Is More Data Worth the Cost? Dataset Scaling Laws in a Tiny Attention-Only Decoder
Götz-Henrik Wiegand, Lorena Raichle, Rico Städeli, Tomas Hrycej, Bernhard Bermeitinger + 1 more
TLDR
A study on a tiny attention-only decoder reveals that 30% of training data can achieve 90% of full-data accuracy, confirming dataset scaling laws.
Key contributions
- Isolated dataset-size effects using a reduced attention-only decoder architecture.
- Observed smooth performance improvements with diminishing returns as dataset size increased.
- Found that ~30% of training data yields ~90% of full-data validation token-level accuracy.

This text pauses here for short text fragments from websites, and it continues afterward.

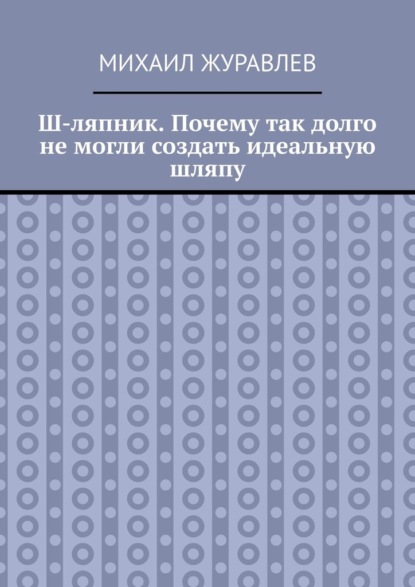 Ш-ляпник. Почему так долго не могли создать идеальную шляпу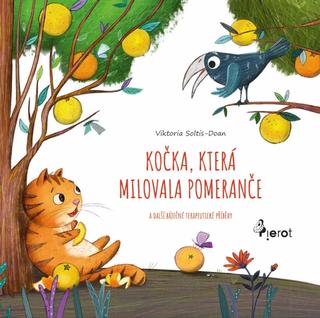 Kniha: Kočka, která milovala pomeranče a další báječné terapeutické příběhy - A další báječné terapeutické příběhy - 1. vydanie - Viktoria Soltis-Doan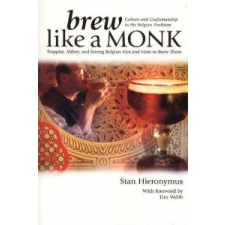  Brew Like a Monk – Stan Hieronymus idegen nyelvű könyv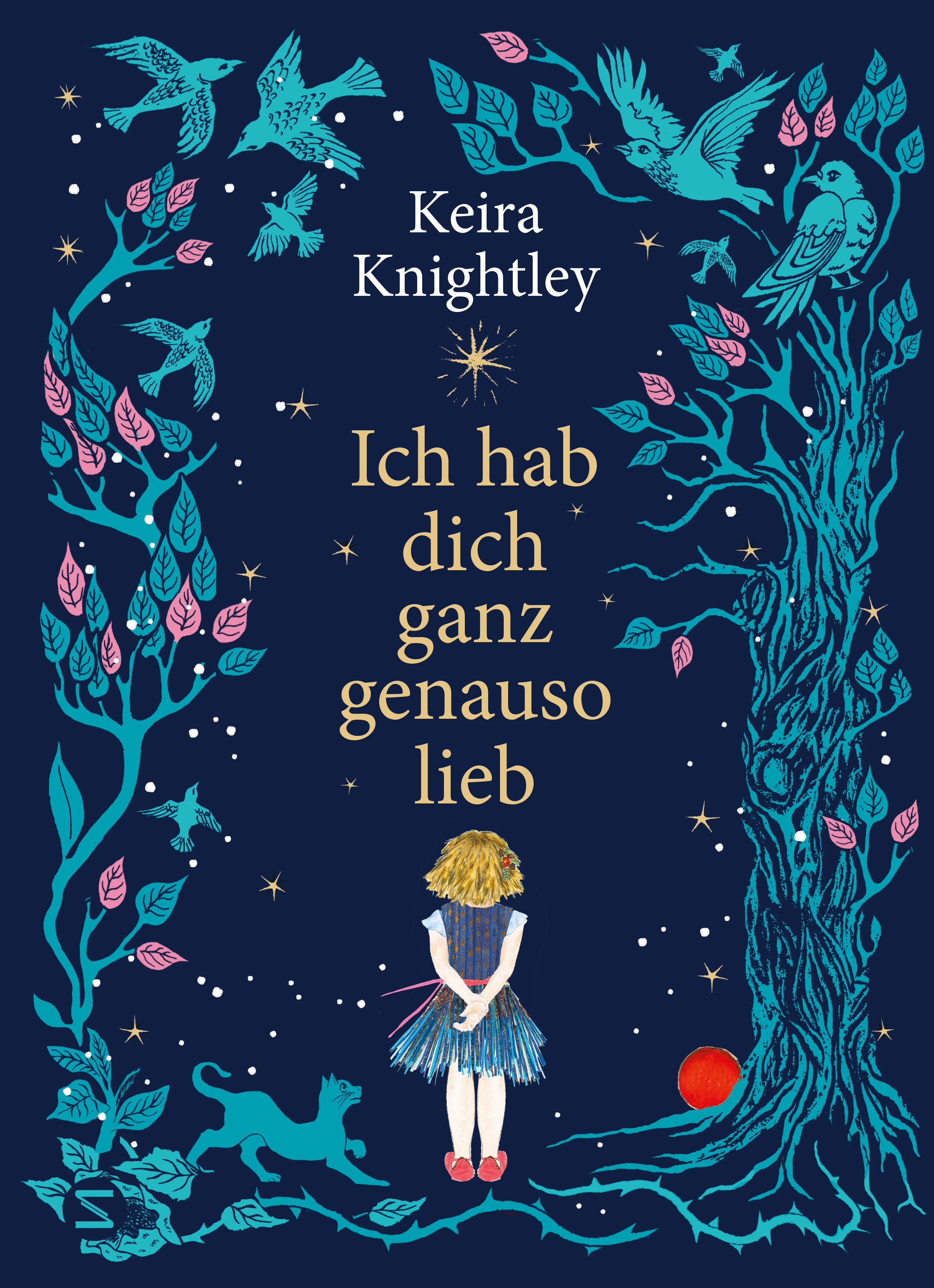 Buchcover von 'Ich hab dich ganz genauso lieb' - Gebundene Ausgabe von Keira Knightley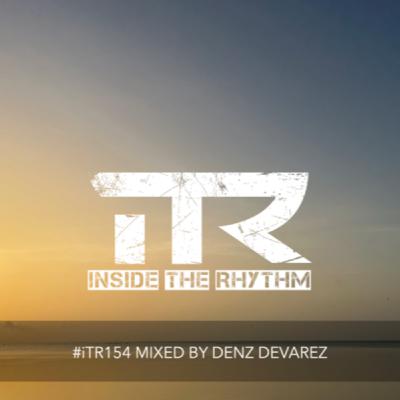 Episode 35: #iTR154 mixed by Denz Devarez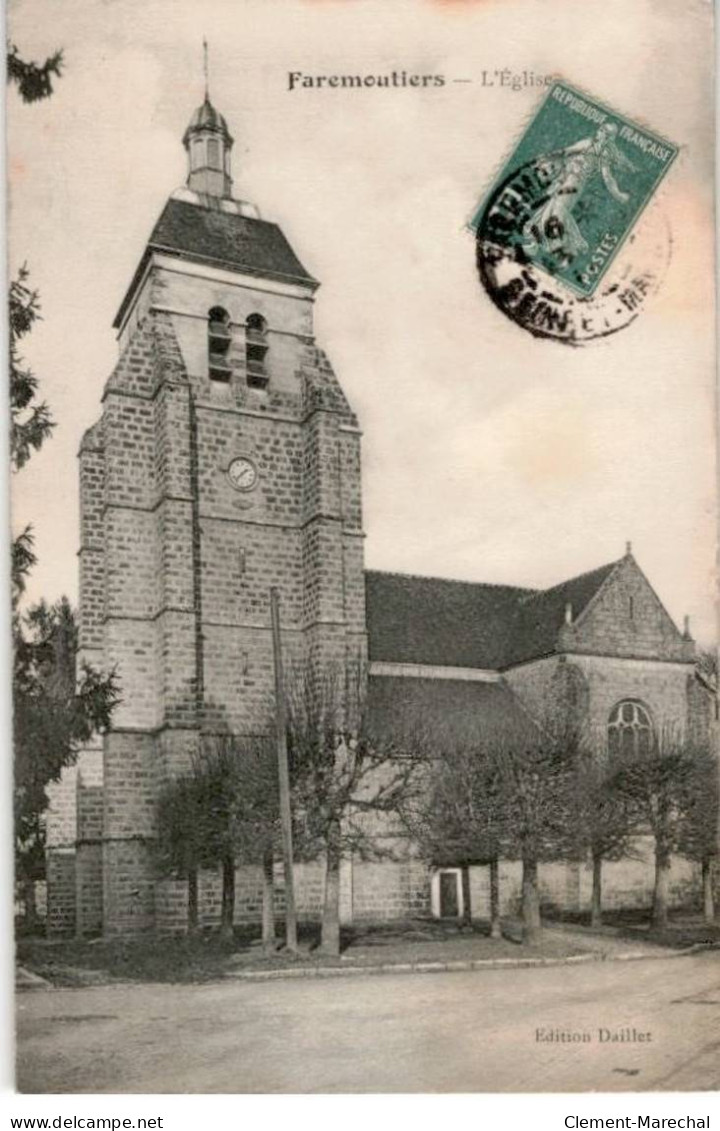 FAREMOUTIERS: L'église - état - Faremoutiers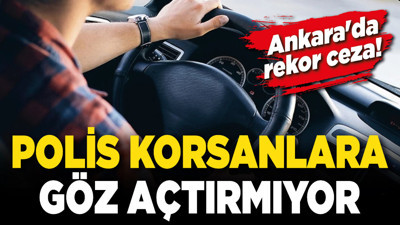 Ankara'da rekor ceza! Polis korsanlara göz açtırmıyor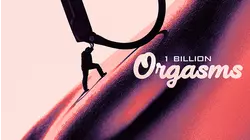 1 Billion Orgasms
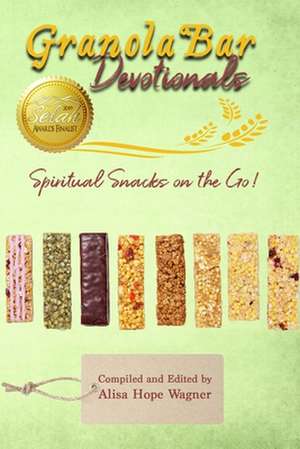 Granola Bar Devotionals: Spiritual Snacks on the Go! de Kerry Johnson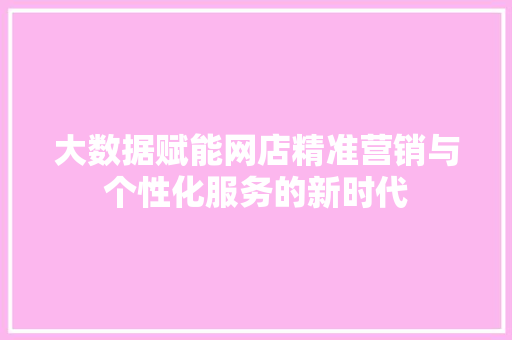 大数据赋能网店精准营销与个性化服务的新时代  第1张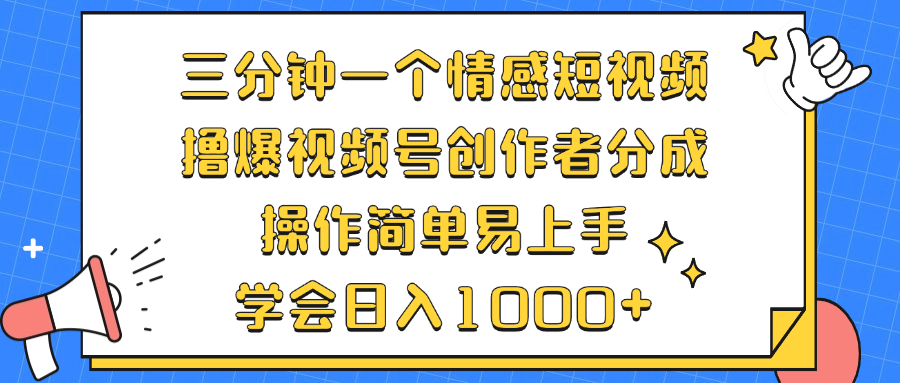 三分钟一个情感短视频，撸爆视频号创作者分成 操作简单易上手，学会…-天韵资源网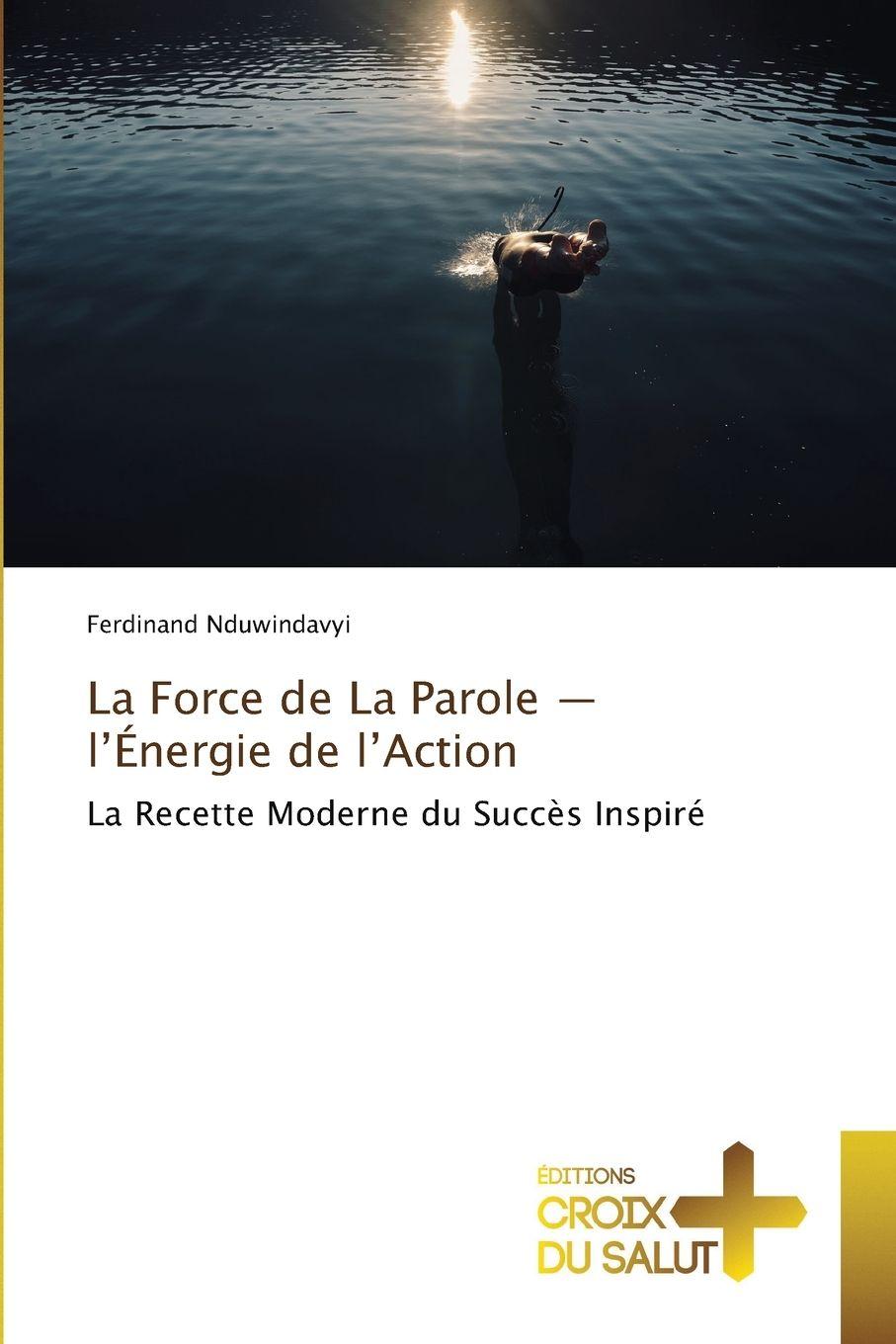 Vorderes Coverbild La Force de La Parole - l'Énergie de l'Action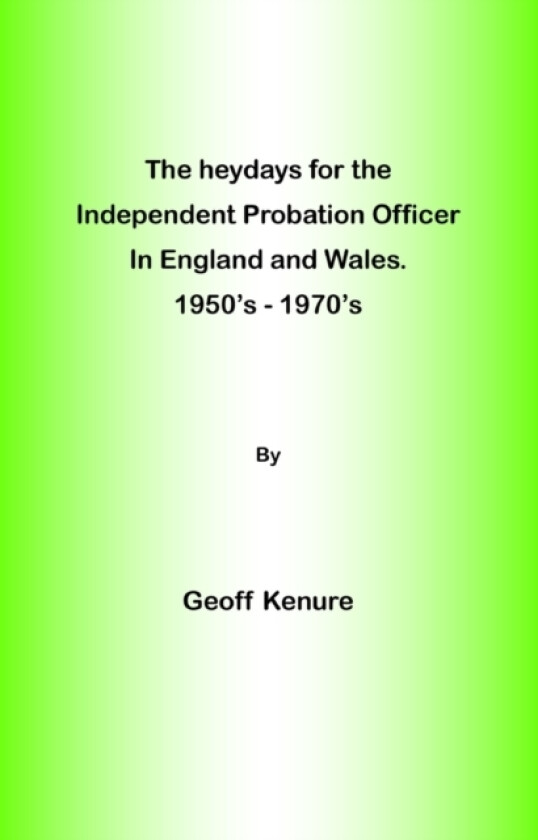 The heydays for the Independent Probation Officer in England and Wales. 1950's - 1970's av Geoff Kenure (Paperback)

- Confirmed dataset scaling law behavior in a controlled, small-scale setting.
Why it matters
This paper offers practical guidance for optimizing data usage in resource-restricted environments. It shows that 30% of data can achieve 90% of full accuracy, helping small labs balance dataset size and computational cost efficiently.
Original Abstract
Training Transformer language models is expensive, as performance typically improves with increasing dataset size and computational budget. Although scaling laws describe this trend at large scale, their implications in controlled, smaller-scale settings remain less explored. In this work, we isolate dataset-size effects using a strongly reduced attention-only decoder architecture. By training on progressively larger power-of-two subsets, we observe smooth performance improvements accompanied by clear diminishing returns, consistent with scaling-law behavior. Using only about 30% of the training data is sufficient to reach approximately 90% of the full-data validation token-level accuracy. These results provide actionable insights into dataset scaling in a controlled, component-isolated setting and offer practical guidance for balancing dataset size and computational cost in compute- and data-restricted environments, such as small research labs and exploratory model development.